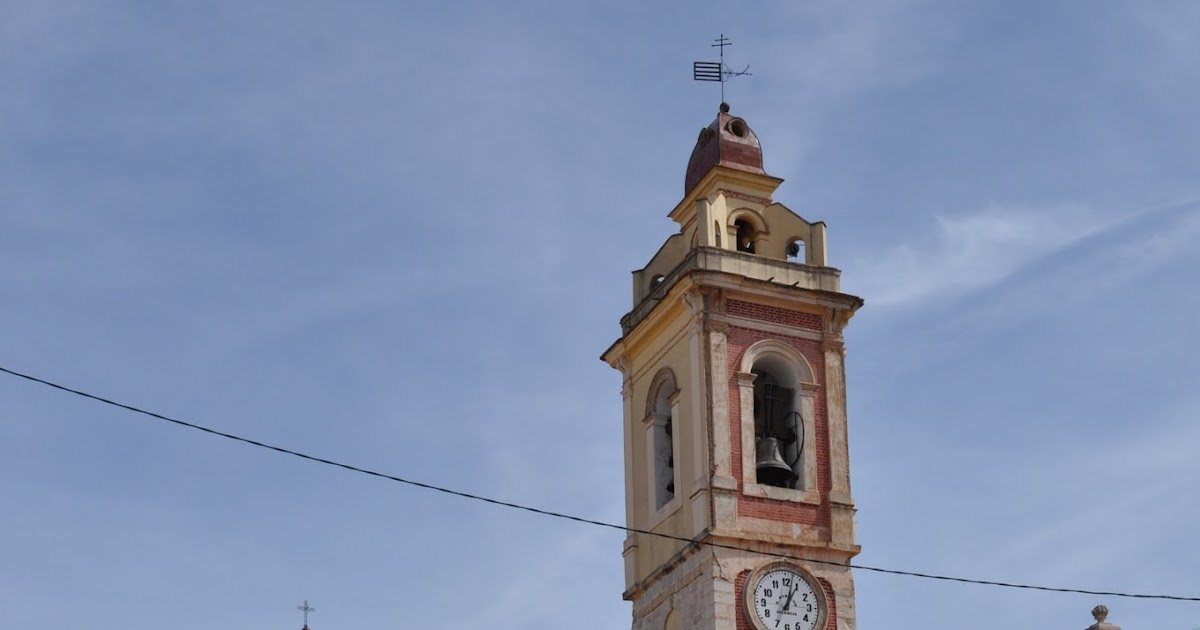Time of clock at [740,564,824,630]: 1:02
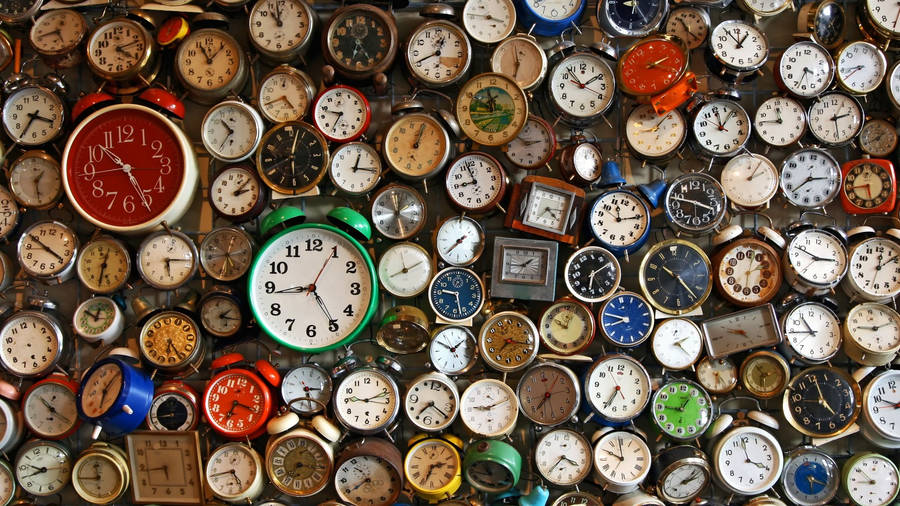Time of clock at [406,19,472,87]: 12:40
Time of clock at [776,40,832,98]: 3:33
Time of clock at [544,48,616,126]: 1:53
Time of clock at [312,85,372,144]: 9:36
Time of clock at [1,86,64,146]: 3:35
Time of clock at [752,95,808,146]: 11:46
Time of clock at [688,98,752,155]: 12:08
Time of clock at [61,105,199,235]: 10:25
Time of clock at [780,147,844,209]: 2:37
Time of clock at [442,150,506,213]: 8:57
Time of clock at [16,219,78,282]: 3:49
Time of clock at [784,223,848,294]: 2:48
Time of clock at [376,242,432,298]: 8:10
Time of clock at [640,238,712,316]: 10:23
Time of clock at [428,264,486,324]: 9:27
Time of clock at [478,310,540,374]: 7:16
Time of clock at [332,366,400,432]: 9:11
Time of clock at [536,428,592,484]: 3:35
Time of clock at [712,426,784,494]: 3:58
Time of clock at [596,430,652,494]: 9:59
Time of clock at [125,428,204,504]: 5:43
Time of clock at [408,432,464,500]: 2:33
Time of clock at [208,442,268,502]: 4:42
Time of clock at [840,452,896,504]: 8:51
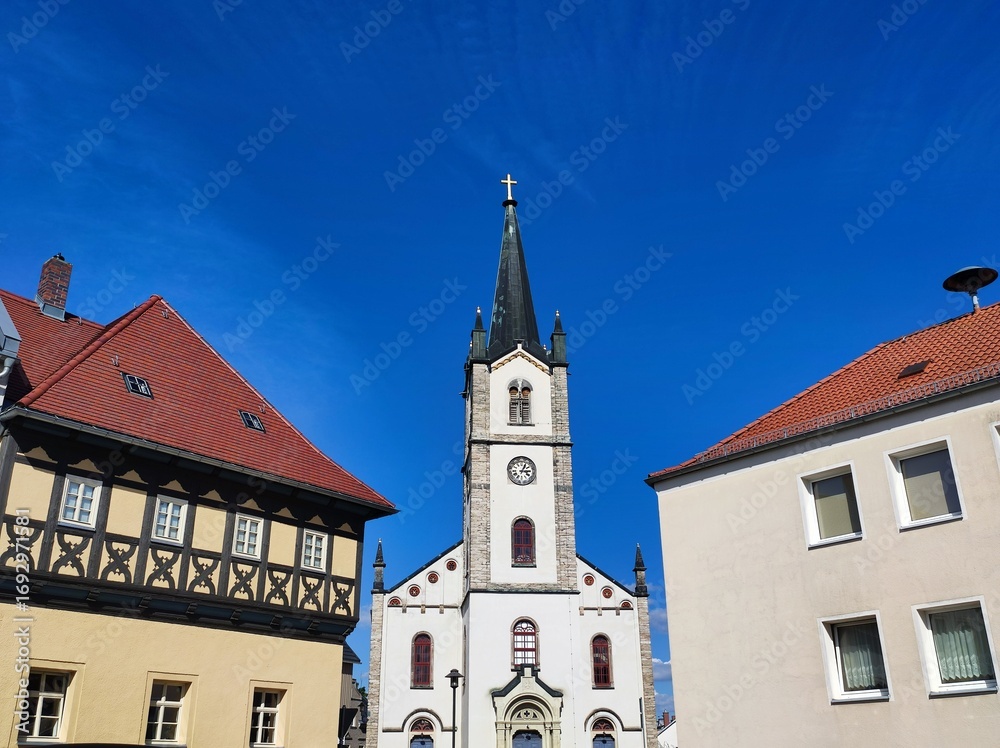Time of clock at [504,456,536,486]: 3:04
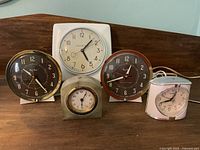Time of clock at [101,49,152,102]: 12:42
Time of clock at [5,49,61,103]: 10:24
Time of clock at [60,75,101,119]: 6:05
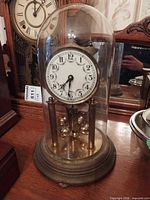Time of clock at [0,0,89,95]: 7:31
*****
[The problem]:
Copy the records word for word, starting at the line that contains "Time of clock at [596,430,652,494]: 9:59" and continuing through the last of the records. Leave out the pictures.

[Solution below]:
Time of clock at [596,430,652,494]: 9:59
Time of clock at [125,428,204,504]: 5:43
Time of clock at [408,432,464,500]: 2:33
Time of clock at [208,442,268,502]: 4:42
Time of clock at [840,452,896,504]: 8:51
Time of clock at [504,456,536,486]: 3:04
Time of clock at [101,49,152,102]: 12:42
Time of clock at [5,49,61,103]: 10:24
Time of clock at [60,75,101,119]: 6:05
Time of clock at [0,0,89,95]: 7:31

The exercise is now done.